**Saved entries**
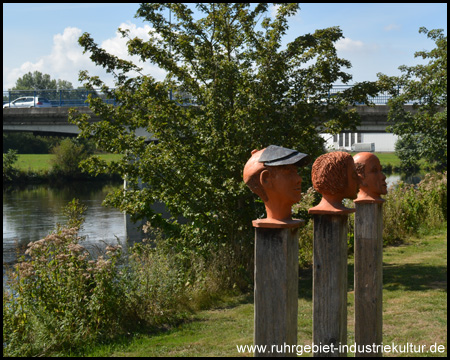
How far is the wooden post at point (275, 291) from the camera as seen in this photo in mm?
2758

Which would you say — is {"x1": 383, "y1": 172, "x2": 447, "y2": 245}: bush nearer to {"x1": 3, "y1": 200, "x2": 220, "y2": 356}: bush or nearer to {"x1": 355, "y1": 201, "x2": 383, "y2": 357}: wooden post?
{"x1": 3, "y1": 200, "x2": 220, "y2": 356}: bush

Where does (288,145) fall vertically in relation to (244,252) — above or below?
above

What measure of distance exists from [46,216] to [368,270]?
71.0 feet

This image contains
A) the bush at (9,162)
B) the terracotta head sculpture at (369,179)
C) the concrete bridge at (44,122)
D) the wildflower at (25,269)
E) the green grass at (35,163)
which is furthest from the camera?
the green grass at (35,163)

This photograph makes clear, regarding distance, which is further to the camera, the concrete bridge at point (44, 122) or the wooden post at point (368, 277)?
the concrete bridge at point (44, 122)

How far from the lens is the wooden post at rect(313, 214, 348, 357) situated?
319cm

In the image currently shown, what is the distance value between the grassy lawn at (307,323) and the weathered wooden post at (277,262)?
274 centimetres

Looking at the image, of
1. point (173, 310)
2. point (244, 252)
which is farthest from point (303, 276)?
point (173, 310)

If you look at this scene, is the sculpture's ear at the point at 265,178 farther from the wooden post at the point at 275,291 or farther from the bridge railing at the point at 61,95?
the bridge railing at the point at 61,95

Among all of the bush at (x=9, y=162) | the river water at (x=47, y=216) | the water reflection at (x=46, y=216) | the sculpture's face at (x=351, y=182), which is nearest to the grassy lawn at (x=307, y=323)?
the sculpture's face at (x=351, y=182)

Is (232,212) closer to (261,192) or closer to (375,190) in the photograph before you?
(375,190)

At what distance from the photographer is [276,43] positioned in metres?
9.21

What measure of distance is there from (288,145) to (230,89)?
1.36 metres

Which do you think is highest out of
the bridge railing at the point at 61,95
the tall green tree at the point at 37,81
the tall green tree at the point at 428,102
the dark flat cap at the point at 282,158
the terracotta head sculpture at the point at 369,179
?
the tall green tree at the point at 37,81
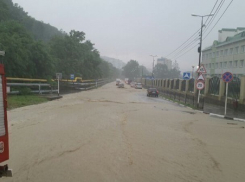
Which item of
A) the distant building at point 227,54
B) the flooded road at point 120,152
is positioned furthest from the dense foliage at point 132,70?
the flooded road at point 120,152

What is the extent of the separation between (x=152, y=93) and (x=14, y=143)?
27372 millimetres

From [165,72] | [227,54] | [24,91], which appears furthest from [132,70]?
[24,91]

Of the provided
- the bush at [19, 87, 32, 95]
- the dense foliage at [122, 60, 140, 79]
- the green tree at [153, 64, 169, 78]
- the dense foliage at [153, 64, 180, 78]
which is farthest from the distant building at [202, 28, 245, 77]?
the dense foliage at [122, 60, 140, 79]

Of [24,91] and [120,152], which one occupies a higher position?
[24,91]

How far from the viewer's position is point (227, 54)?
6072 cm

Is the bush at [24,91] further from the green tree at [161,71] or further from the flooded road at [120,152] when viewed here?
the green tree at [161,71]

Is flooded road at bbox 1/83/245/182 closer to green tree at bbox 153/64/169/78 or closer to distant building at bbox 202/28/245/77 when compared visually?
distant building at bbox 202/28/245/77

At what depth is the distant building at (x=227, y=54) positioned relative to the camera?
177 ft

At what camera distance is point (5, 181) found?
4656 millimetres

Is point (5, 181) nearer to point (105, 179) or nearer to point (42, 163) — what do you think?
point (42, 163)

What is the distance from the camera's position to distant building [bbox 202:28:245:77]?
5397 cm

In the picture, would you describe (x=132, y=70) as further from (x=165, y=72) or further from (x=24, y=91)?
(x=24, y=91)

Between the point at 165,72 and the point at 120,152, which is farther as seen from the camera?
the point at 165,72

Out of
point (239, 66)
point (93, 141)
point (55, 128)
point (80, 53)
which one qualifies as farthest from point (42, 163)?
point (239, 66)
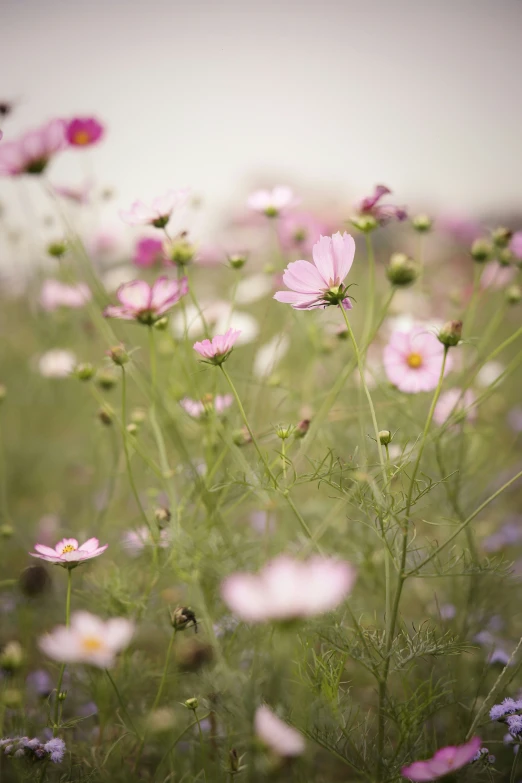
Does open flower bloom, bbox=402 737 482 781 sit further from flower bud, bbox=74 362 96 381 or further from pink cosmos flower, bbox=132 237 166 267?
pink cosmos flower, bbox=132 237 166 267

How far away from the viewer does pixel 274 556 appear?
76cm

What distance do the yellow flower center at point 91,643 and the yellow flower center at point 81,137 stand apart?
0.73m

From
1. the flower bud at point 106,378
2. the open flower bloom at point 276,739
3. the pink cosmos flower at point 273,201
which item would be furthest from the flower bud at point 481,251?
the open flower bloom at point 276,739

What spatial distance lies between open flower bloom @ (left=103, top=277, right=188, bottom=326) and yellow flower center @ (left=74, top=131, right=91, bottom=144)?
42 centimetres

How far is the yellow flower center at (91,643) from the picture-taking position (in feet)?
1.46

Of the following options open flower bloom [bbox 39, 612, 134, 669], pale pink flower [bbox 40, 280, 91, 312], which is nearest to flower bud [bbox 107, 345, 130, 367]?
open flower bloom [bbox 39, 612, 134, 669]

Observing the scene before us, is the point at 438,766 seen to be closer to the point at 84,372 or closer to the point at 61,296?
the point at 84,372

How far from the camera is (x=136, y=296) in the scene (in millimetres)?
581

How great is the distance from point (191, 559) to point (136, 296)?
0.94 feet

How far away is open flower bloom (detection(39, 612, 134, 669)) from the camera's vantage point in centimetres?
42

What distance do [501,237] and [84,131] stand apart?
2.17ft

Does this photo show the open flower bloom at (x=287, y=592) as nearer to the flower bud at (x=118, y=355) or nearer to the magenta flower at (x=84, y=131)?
--
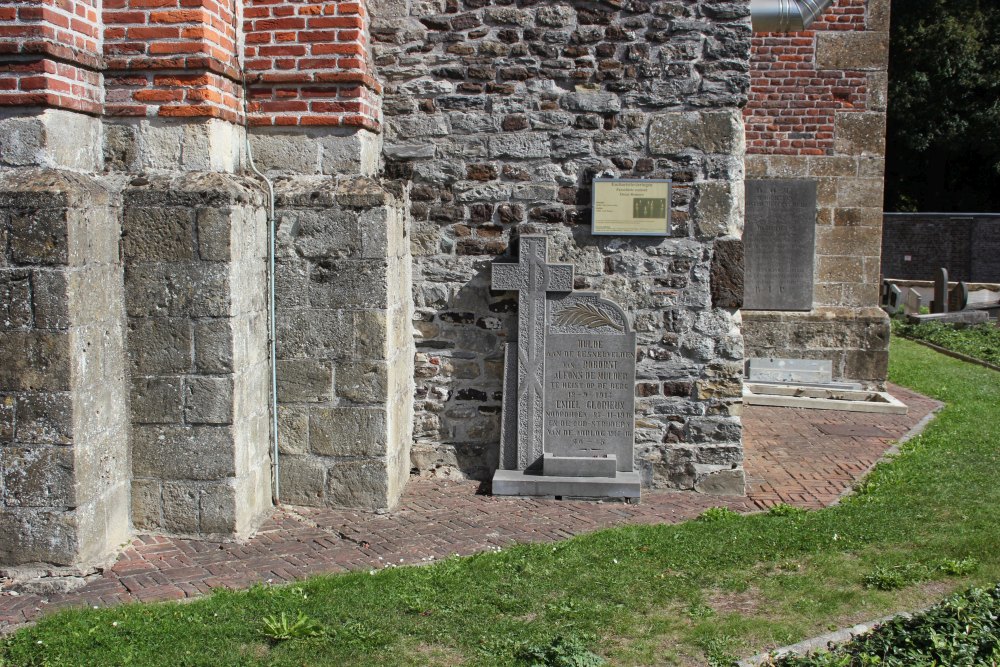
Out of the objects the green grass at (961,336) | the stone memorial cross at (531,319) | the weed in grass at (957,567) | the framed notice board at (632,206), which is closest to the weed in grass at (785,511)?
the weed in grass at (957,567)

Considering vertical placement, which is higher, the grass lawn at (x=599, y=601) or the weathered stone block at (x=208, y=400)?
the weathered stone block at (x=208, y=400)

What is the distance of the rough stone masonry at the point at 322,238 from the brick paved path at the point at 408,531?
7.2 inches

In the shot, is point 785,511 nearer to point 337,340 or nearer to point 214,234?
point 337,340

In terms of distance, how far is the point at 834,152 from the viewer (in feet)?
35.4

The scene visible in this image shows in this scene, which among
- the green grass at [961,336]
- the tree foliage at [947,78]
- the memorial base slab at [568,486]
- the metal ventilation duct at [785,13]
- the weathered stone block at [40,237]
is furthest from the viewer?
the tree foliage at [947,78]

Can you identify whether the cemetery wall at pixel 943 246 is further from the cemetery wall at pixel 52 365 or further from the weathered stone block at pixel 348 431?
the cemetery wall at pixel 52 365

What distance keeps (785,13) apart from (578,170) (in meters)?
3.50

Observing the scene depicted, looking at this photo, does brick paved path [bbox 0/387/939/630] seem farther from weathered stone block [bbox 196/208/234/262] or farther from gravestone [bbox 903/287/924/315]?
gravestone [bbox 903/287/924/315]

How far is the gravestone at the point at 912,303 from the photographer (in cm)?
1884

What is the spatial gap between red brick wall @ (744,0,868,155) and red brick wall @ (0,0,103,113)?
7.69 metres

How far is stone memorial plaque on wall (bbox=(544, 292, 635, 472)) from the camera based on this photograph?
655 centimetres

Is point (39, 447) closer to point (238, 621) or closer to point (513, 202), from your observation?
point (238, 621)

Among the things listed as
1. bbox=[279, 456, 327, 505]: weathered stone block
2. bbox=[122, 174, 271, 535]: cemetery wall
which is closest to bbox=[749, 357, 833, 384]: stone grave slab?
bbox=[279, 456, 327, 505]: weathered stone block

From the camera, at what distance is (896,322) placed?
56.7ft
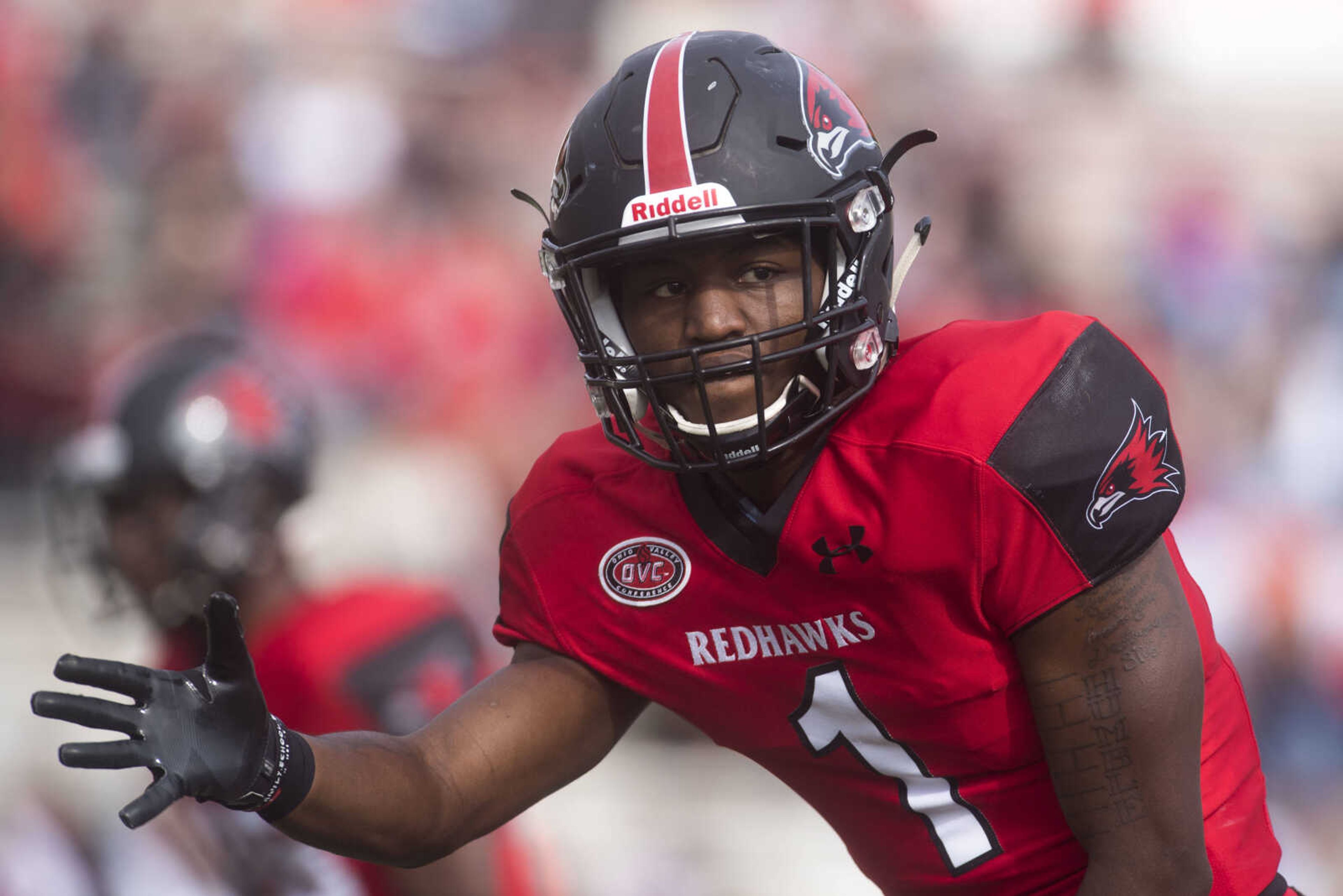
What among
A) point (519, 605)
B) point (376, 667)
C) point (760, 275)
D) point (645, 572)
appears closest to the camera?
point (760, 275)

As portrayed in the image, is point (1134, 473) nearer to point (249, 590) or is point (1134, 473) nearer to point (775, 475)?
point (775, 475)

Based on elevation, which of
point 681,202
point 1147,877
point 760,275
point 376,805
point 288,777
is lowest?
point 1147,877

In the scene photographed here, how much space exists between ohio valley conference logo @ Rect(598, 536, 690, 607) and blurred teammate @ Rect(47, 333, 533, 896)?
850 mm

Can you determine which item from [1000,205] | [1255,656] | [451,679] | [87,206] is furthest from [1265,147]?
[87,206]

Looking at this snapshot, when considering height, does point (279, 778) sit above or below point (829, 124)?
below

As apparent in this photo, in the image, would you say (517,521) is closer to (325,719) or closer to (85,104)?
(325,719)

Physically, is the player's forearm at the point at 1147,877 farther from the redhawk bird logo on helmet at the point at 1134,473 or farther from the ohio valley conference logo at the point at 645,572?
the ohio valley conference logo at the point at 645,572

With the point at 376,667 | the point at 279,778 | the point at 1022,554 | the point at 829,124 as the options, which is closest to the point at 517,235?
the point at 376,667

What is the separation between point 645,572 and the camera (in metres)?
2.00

**Work to complete**
Can you give the material from the line with "Is flooded road" up to and including the line with "4656 millimetres" as a numbered list, leaving out any blank lines?

**Correct answer**
1. Is flooded road at bbox 1/83/245/182 closer to green tree at bbox 153/64/169/78 or closer to distant building at bbox 202/28/245/77 when compared visually?
2. distant building at bbox 202/28/245/77
3. At what depth is the distant building at (x=227, y=54) positioned relative to the camera?
4. 177 ft
5. At what camera distance is point (5, 181) found?
6. 4656 millimetres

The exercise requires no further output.